Third, plaintiffs have more opportunities to find friendly judges among the heterogeneous state courts. With fifty separate court systems and no centralized appellate authority over state law, state courts are more numerous and ideologically diverse. Some state judiciaries are more conservative, others more liberal. By contrast, federal courts are fewer, are appointed by the same government, and are controlled by the Supreme Court. This likely makes federal courts less ideologically diverse, and perhaps more stable and centrist. Because plaintiffs choose their forum, subject to personal jurisdiction limits, they can select the state judges that are on the proplaintiff tail of the distribution. So even if the median state court is similar to the median federal court with respect to plaintiff friendliness, the state courts in which plaintiffs file will be significantly more plaintiff friendly than corresponding federal courts.
Finally, on the defense side, it is the largest and most influential firms with multistate operations that are increasingly able to remove claims to federal court. Small businesses may instead remain in state court as influential repeat players in small routine cases, like debt collection or landlord-tenant claims.303 By contrast, on the plaintiffs’ side, emigration to federal court should be a mixed affair. On the one hand, many of the largest plaintiffs’ firms may happily federalize their claims. This is especially true for firms that specialize in federal class actions or MDL litigation. On the other hand, sophisticated plaintiffs’ firms may also strategically keep their litigation in state courts for the reasons discussed above.304 So there is no clear-cut reason to predict that the largest plaintiffs’ firms will, on average, federalize their claims.

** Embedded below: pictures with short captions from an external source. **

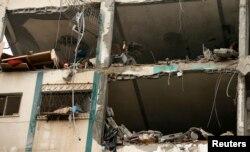 Gazze'de İsrail hava saldırısı sonucu hasar gören bir bina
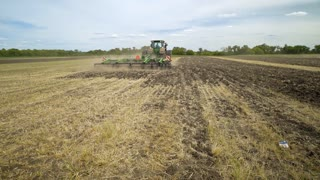 Ploughing field. Agricultural tractor plowing farming field. Farming tractor plowing arable field. Process plowing agricultural field. Farming equipment. Agricultural machinery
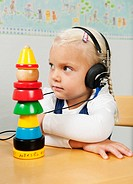 Girl with headphones during hearing control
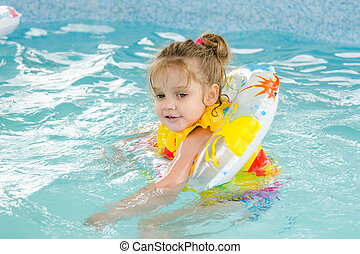 Four-year girl floating in the pool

These dynamics mean that, even assuming a modest decline of business-to-business litigation, we should expect a state stakeholder pool that is bereft of the largest business defendants and may become dominated by other groups, including plaintiffs’ firms. Once business litigants begin to opt out of state court and, thereafter, plaintiff-side interests make up a larger share of the litigant pool, we may expect state judiciaries to resist federal courts’ prodefendant reforms. This prediction depends on two premises:
The first one is that as business litigants opt out, they are no longer repeat players interested in shaping state law. As Professor Marc Galanter has argued, litigation repeat players play for the long haul and seek to shape the structure of substantive and procedural law.305 These players strategically settle or litigate claims to mold the law in their favor in the long run. The larger the player, the more resources they have to engage in long-term legal system design through strategic litigation. But the removal of repeat defendant businesses from state courts—especially the largest litigants—means that they should no longer be as interested in playing the litigation game (at least with the same vigor) in state court. Without a strong long-term interest, there is less of an incentive for business defendants to invest in state-court legal strategies and may instead shift their litigation game to federal courts.

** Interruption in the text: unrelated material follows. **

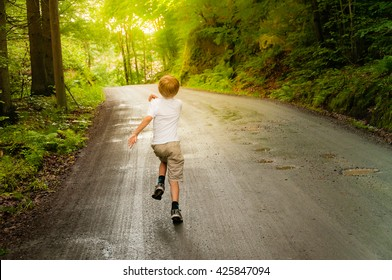 A blonde little boy run on a road in the forest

Plaintiff-side firms may then begin to control state litigation in unexpected ways. For example, large defendant law firms may de-emphasize their state-court practices, contribute less to local bar associations, or simply ignore local state politics. Business lobbyists may change their interaction patterns, too. The extent to which plaintiff-side interests would pick up the slack or departing business defendants may drag plaintiffs’ firms along to federal courts is unclear. But as public choice theory predicts, a small but deeply committed and increasingly unopposed group of plaintiffs’ lawyers—who prefer state court, do not place as much emphasis on competence, and who have a mix of state and federal cases—could become dominant at the state level.306
Either way, even if plaintiffs’ firms do not come to exercise more influence over state courts, at the very least the remaining stakeholder pool would be less corporate heavy than before. By sheer default, the entire pool may be more plaintiff friendly. The point is that as large businesses care less about state litigation, they may cede some of their influence to other stakeholders who are invested in local litigation. We should at minimum expect businesses to be more interested in shaping federal, and not state, law and procedure.

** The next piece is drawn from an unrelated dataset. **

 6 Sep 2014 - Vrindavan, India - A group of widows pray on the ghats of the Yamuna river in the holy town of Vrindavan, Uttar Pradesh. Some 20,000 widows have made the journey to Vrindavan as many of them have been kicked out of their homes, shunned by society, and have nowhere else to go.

There is suggestive evidence in amicus brief filings that supports this theory.307 The Chamber of Commerce, and other defense-side lawyers associations, have significantly increased their amicus filings in federal class actions cases “by a factor of thirty-five” in the third era (between the 1980s and 2000s).308 This thirty-five-fold growth significantly outstrips the general growth of amicus filings in that time (which went up by a factor of “3.3”),309 and the Chamber of Commerce specifically is now the largest single filer by far.310 Studies of state-court amicus filings have also found an increase in business filings, but, in contrast to federal courts, business’s share of state amicus filings declined from a dominant 42.9 percent in 1965 to 23.3 percent in 1990.311 At the same time, and in line with the rising state court influence of plaintiffs-side interests, “organizations representing lawyers . . . and other ‘legal’ interests” began to file amicus briefs “in increasing numbers” in that period.312
A second important premise here is that courts as institutions, and judges as employees, are influenced by their stakeholders because they are participants in a litigation market. As Professor William Landes and Judge Richard Posner have previously outlined, courts can be analyzed as suppliers in a litigation market shaped by the demands of litigants.313 Within this market for litigation, judges can be seen as laborers who seek to maximize their popularity, prestige, and reputation, among other values in their utility function.314 This is especially true for state judges who are subject to elections in a majority of states.315 Not only does economic theory and political science predict this, social psychology theory also compellingly predicts that state judges should care deeply about the preferences of legal and social elites.316
Beyond their role as supply-side employees, judges are also embedded in a network of lawyers.317 They are not only lawyers themselves, but are also prominent members of their legal communities, speakers at bar association gatherings, and deeply enmeshed in the legal field. So too for state legislators who are equally influenced by the local bar.318 As such, courts, legislators, and judges are likely to respond to the interests of their local legal elites through a set of dynamics that may be thought of as “cultural capture.”319 This kind of influence can manifest in conferences where judges and practitioners interact, amicus briefs, and law school events. As Judge Diane Wood once noted, “[D]ispute resolution is, at its base, a service, and it should not be surprising that states will take steps to provide needed services to their important political constituents.”320
To the extent that the local legal community or litigation stakeholder pool is gradually bereft of business litigants, we may expect state judiciaries to drift toward the preferences of the remaining stakeholders, which may tend to be dominated by plaintiffs’ firms still interested in local litigation.321 By contrast, we may expect federal courts to be increasingly influenced by institutional defendants.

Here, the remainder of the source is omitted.